An Indonesian court on Tuesday (July 31) banned the Jemaah Ansharut Daulah (JAD), the country’s most active militant group responsible for various recent terror attacks, along with groups linked to the Islamic State in Iraq and Syria (ISIS), like reported by straitstimes.com.
JAD was charged last Tuesday with being an organisation responsible for widespread terrorism, the loss of lives and the destruction of property.
The verdict would allow the authorities to arrest and prosecute any member linked to the group, including sleeper cells, which is behind several terror attacks, including a gun and suicide-bomb attack in Jakarta in 2016 that left four bystanders dead.
The group has also pledged allegiance to ISIS.
“There is convincing evidence… of terror attacks that were carried out by members of JAD in various places in Indonesia,” presiding judge Aris Buwono Langgeng told a courtroom in Jakarta as former JAD leader Zainal Anshori sat in the defendant’s seat.
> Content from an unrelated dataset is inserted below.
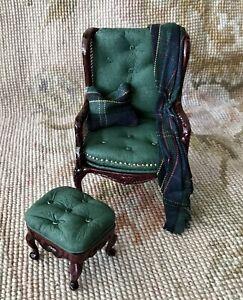 Dollhouse Miniature Green Leather Chair Seat W/Pillow, Drape Stool Ottoman 901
JAD was formed in October 2014, four months after ISIS leader Abu Bakr al-Baghdadi declared the establishment of a caliphate, or Islamic state, in the territories it controlled in Iraq and Syria.
In late May, Indonesia passed an anti-terror Bill that allows the authorities to make pre-emptive arrests and detain terror suspects for longer periods, based only on preliminary leads.
The new law also penalises anyone who is a member of any group declared by a court as a terrorist organisation, even if the person has not committed a concrete act of planning or launched an attack.
This stipulation would allow police to act pre-emptively before an attack is carried out.
Under the new law, anyone being a member or anyone recruiting others to be members may face a minimum of two years’ jail and maximum of seven years. Founders, leaders, officials, or anyone controlling the organisation face a minimum of three years’ jail and a maximum of 12 years.